Au final, que penser de A Serbian Film. Faut-il interdire le film ? Faut-il être violent dans nos propos comme certaines personnes sur le net n’ayant pour la plupart pas vu le film en question ? A Serbian Film est, oui, extrême au possible, beaucoup plus que ce que les spectateurs ont l’habitude de voir. Forcément que quelqu’un considérant Saw et Hostel comme extrêmes ne saura pas quoi penser, voir rejettera le film en bloc. Le fait que le film soit si extrême et aille son détour jusqu’au bout de son idée lui vaut-elle les réactions lues par ci par là comme « ce film est une merde » ou « il faut brûler le réalisateur » ? Absolument pas.

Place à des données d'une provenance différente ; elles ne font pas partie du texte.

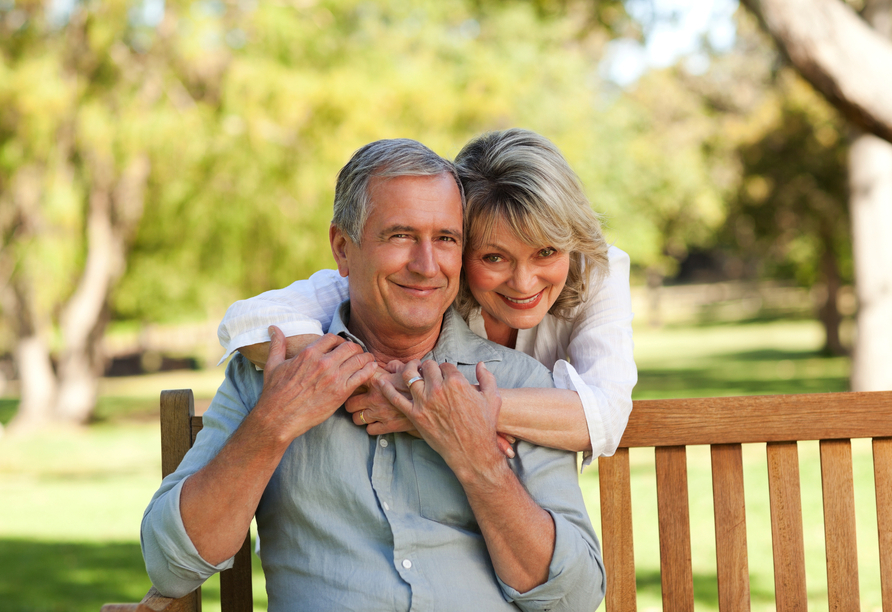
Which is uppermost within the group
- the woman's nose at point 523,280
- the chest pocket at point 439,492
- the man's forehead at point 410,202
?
the man's forehead at point 410,202

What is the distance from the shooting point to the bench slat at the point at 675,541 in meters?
2.41

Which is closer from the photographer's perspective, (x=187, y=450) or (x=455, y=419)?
(x=455, y=419)

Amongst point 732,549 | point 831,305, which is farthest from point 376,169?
point 831,305

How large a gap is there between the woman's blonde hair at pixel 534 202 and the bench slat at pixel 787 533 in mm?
731

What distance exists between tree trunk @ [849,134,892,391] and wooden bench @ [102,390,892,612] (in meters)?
7.36

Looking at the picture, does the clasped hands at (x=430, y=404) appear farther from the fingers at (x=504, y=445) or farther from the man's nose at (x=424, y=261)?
the man's nose at (x=424, y=261)

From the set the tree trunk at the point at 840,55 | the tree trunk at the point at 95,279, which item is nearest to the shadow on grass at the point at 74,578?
the tree trunk at the point at 840,55

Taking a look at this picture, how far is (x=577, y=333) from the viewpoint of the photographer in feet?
8.02

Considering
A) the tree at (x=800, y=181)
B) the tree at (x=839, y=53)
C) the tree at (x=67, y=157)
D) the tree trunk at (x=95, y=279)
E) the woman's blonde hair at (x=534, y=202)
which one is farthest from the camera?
the tree at (x=800, y=181)

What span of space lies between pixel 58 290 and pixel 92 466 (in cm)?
335

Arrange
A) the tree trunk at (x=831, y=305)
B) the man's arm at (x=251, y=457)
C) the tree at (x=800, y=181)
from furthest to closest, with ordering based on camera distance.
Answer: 1. the tree trunk at (x=831, y=305)
2. the tree at (x=800, y=181)
3. the man's arm at (x=251, y=457)

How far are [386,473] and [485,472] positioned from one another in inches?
12.6

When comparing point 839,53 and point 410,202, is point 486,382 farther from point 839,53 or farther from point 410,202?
point 839,53

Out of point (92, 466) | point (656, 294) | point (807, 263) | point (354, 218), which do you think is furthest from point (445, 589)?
point (656, 294)
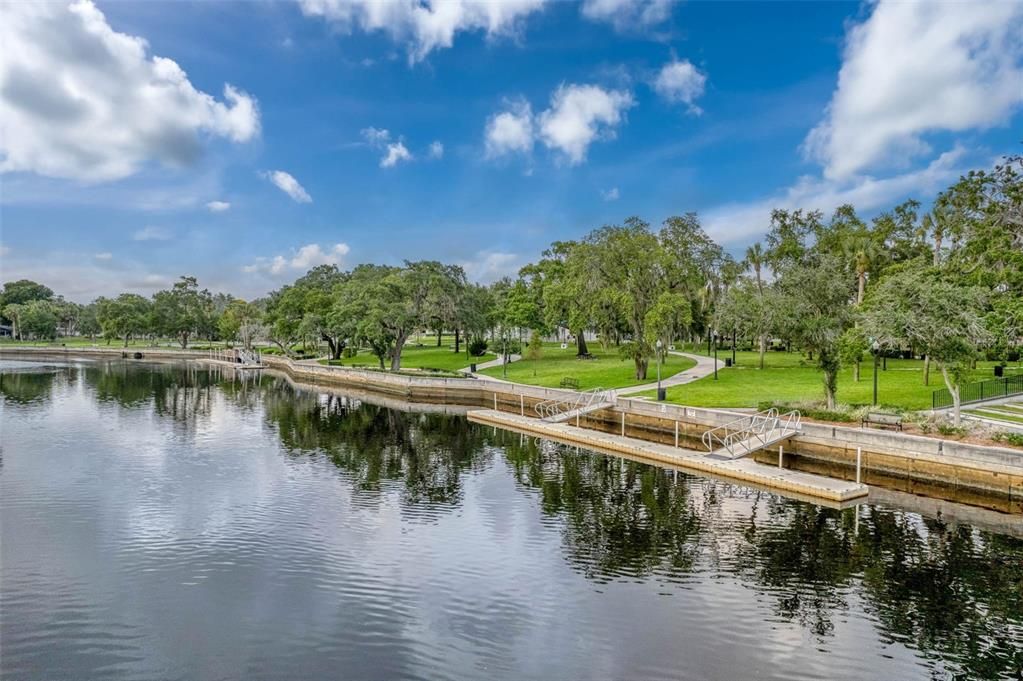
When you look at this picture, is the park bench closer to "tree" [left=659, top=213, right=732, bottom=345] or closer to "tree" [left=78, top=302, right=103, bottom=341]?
"tree" [left=659, top=213, right=732, bottom=345]

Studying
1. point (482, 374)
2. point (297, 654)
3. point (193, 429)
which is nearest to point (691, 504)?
point (297, 654)

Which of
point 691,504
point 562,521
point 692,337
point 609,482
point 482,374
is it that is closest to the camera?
point 562,521

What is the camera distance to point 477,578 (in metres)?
13.6

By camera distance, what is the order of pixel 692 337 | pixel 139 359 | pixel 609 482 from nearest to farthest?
pixel 609 482, pixel 692 337, pixel 139 359

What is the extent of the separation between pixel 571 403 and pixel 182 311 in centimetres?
12206

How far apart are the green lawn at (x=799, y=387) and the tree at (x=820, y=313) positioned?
3.49 m

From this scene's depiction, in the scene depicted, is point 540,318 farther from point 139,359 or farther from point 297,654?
point 139,359

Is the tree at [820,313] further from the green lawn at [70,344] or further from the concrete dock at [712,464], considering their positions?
the green lawn at [70,344]

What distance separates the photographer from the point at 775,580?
13.4 meters

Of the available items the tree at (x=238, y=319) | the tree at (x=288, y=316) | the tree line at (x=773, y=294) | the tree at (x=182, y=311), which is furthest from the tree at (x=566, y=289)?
the tree at (x=182, y=311)

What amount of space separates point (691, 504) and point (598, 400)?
15.7m

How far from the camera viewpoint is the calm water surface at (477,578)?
10414mm

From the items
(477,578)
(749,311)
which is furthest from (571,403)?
(477,578)

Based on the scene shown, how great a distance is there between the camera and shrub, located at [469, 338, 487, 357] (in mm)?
72000
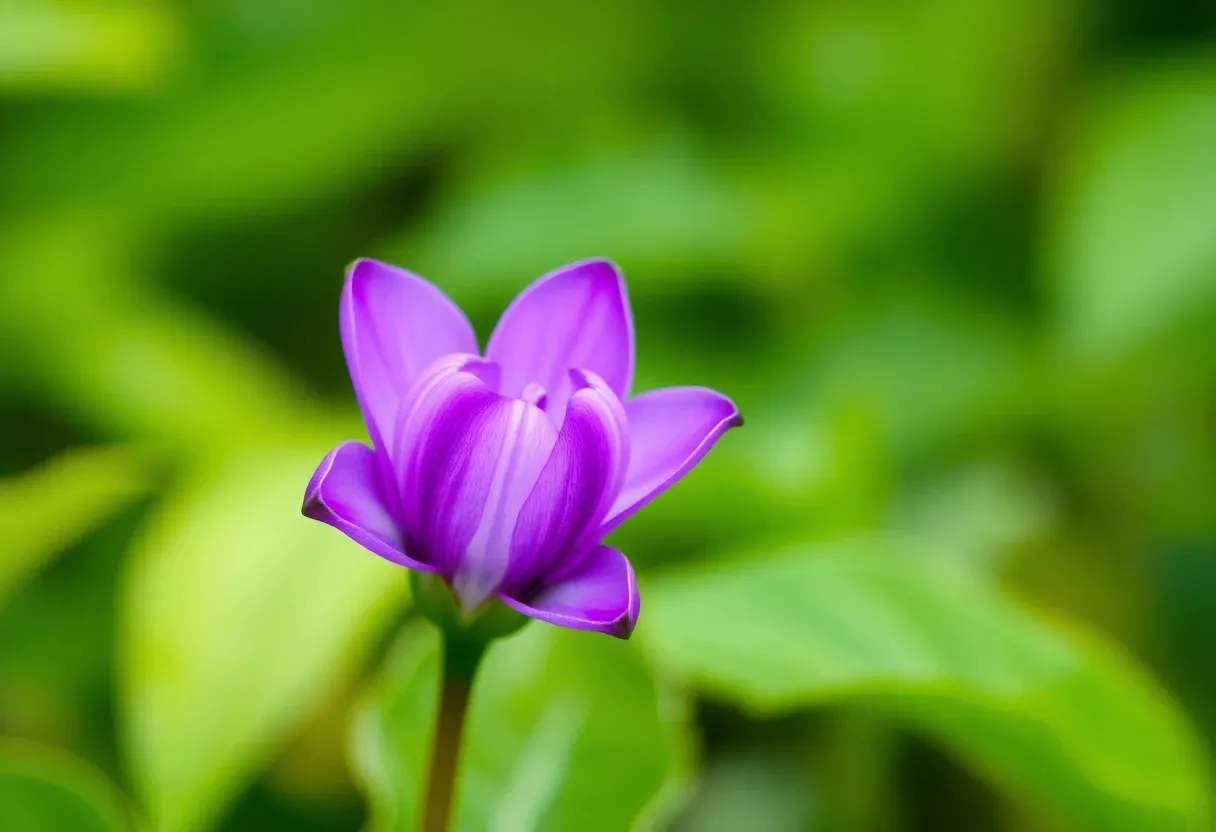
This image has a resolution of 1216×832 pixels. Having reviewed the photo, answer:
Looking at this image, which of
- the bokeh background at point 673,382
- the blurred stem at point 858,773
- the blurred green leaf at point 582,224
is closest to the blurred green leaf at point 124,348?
the bokeh background at point 673,382

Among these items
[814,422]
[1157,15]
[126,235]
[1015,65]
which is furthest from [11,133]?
[1157,15]

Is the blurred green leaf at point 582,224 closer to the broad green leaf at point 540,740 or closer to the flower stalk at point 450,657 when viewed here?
the broad green leaf at point 540,740

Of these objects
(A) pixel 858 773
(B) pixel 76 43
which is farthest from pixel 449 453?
(B) pixel 76 43

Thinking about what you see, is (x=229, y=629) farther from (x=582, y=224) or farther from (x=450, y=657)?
(x=582, y=224)

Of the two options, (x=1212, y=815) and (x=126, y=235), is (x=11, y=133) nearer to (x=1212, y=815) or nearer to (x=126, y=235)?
(x=126, y=235)

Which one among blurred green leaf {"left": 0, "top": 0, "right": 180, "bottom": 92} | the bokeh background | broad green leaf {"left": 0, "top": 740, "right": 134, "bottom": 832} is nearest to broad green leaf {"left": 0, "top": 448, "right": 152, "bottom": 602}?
the bokeh background

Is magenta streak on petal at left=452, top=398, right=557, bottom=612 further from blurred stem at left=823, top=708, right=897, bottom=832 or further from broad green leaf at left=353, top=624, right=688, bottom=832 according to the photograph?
blurred stem at left=823, top=708, right=897, bottom=832
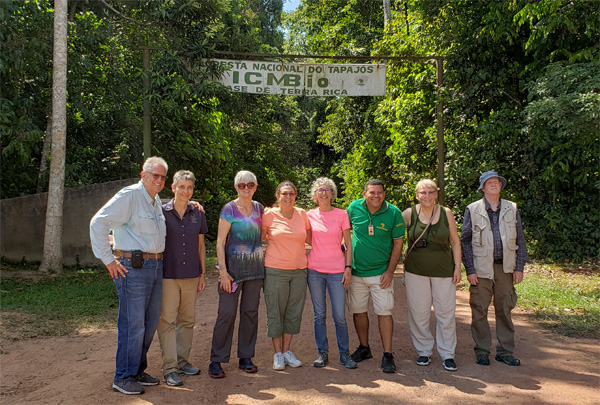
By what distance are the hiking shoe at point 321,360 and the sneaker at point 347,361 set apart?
0.47ft

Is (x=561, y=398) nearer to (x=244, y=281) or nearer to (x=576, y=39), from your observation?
(x=244, y=281)

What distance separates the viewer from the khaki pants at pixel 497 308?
520 centimetres

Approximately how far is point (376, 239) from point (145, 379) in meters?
2.41

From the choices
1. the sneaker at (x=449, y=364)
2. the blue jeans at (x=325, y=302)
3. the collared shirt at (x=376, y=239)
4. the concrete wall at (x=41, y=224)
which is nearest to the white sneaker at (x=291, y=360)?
the blue jeans at (x=325, y=302)

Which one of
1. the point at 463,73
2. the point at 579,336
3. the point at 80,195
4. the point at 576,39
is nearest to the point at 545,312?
the point at 579,336

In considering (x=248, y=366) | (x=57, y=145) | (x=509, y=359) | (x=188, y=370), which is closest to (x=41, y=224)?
(x=57, y=145)

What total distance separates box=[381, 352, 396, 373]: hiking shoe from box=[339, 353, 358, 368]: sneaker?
264 millimetres

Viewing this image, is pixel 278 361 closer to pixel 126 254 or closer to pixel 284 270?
pixel 284 270

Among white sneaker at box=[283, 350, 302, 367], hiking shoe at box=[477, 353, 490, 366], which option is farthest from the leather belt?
hiking shoe at box=[477, 353, 490, 366]

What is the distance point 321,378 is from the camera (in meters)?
4.78

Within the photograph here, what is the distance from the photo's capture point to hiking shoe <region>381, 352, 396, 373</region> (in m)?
4.92

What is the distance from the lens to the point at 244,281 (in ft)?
16.2

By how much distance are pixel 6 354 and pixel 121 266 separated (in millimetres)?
2414

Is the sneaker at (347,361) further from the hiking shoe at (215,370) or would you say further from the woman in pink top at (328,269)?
the hiking shoe at (215,370)
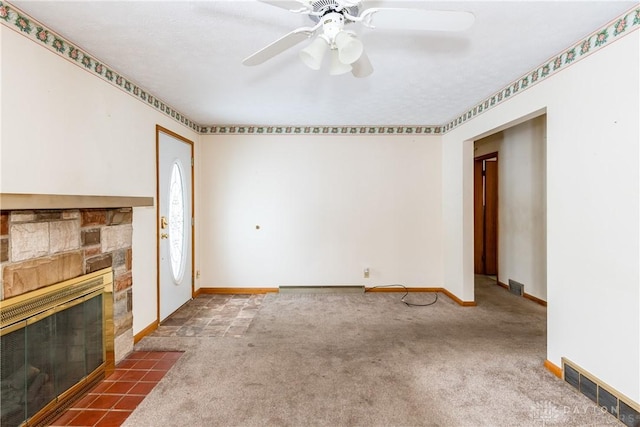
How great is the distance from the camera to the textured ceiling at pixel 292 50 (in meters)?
1.67

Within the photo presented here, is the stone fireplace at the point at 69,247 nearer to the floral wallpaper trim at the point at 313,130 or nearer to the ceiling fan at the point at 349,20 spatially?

A Serbian Film est un film maîtrisé, qui s’égare certes dans certains passages trop complaisants qu’il est impossible de justifier, mais qui a un message à faire passer (que la manière de faire soit justifiée ou non), et qui le fait avec violence. Un film qui a été pensé et réfléchi, et surtout, que l’on supporte ou pas ces excès, possède de grandes qualités artistiques qu’on ne peut pas nier. MAIS oui, et c’est sans doute le plus important, A Serbian Film est une expérience, une expérience prenante mais malsaine, un film qu’il ne faut absolument pas mettre entre toutes les mains. Le fait de vouloir interdire le film ne fera finalement qu’agrandir le buzz et poussera certaines personnes, sans doute absolument pas préparées et trop « fragiles » à chercher le film pour le voir. Rarement un film n’aura été aussi loin, et en ce sens, A Serbian Film est un film important, mais qu’il est difficile de conseiller tant le niveau de tolérance varie d’un spectateur à un autre, et que la majorité des gens ne voudront jamais se plonger dans une telle expérience.
Les plus
Un film qui y va à fond
Techniquement plutôt maitrisé et c’est appréciable
Des acteurs plus qu’investis
Une ambiance glauque
Les moins
Quelques facilités
Quelques scènes gratuites de trop
En bref : Une expérience inédite de cinéma, à réserver uniquement à un public plus qu’averti avide de sensations fortes, mais pouvant aussi déceler les grandes qualités artistiques du film (mise en scène, photographie, cadrages, montage). Il faut le vouloir pour se plonger dans l’ambiance du métrage, et s’en remettre, malgré quelques passages absolument de trop.